Friday, April 2, 2010

Double-Speak

"AP - The nation's economy posted its largest job gain in three years in March, while the unemployment rate remained at 9.7 percent for the third straight month."

[Editor] I hope I am not alone in noticing what appears to be administration double-speak here. If there are significant job gains, as touted here, then should not the unemployment rate show that?

"The Labor Department said employers added 162,000 jobs in March, the most since the recession began but below analysts' expectations of 190,000. The total includes 48,000 temporary workers hired for the U.S. Census.'

[Editor] I see - a full 25% of those "gains" are bogus - not only are they government jobs, which do not count because they put no new money into the economy, but they are VERY temporary.

"More Americans entered the work force last month, which prevented the increase in jobs from reducing the unemployment rate."

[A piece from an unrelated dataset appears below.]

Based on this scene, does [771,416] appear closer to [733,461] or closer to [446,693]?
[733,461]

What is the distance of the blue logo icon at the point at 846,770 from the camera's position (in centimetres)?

[Editor] This sounds plausible and makes this liberal-slanted story appear legitimate until you actually stop and think:

There is not a month goes by that more Americans do not enter the workforce - every month, kids turn of working age.Using that as an excuse this month and not taking it into account in previous months is disingenuous, to say the least. In ANY month where the unemployment rate remains unchanged, that shows that jobs were gained and lost at the same rate because more workers entered the job market. It is simple math. If someone gets a job but the jobless rate is unchanged, then someone else must have either lost a job or a new worker did not find one. If you have ten people and only five are working, the unemployment rate is 50%. If you add two people who turn of age, and one of those finds a job, you STILL have an unemployment rate of 50%. Are more people working? Yes - six are working. But more people are also unemployed, because in order for the rate not to change, six, instead of five are now unemployed.

In short, this AP article is the typical liberal spin that AP churns out. The facts are far different from the story they paint - because the rate is unchanged, yet people were added to the workforce, that can only mean that more people (numbers, not percentage) are unemployed than before.

When you add people to the job market, yet the unemployment rate remains the same, that means at least half the new job seekers are now joining the ranks of the unemployed. So, while the "rate" is unchanged, the number of unemployed is up, not down as this story intentionally tries to falsely imply.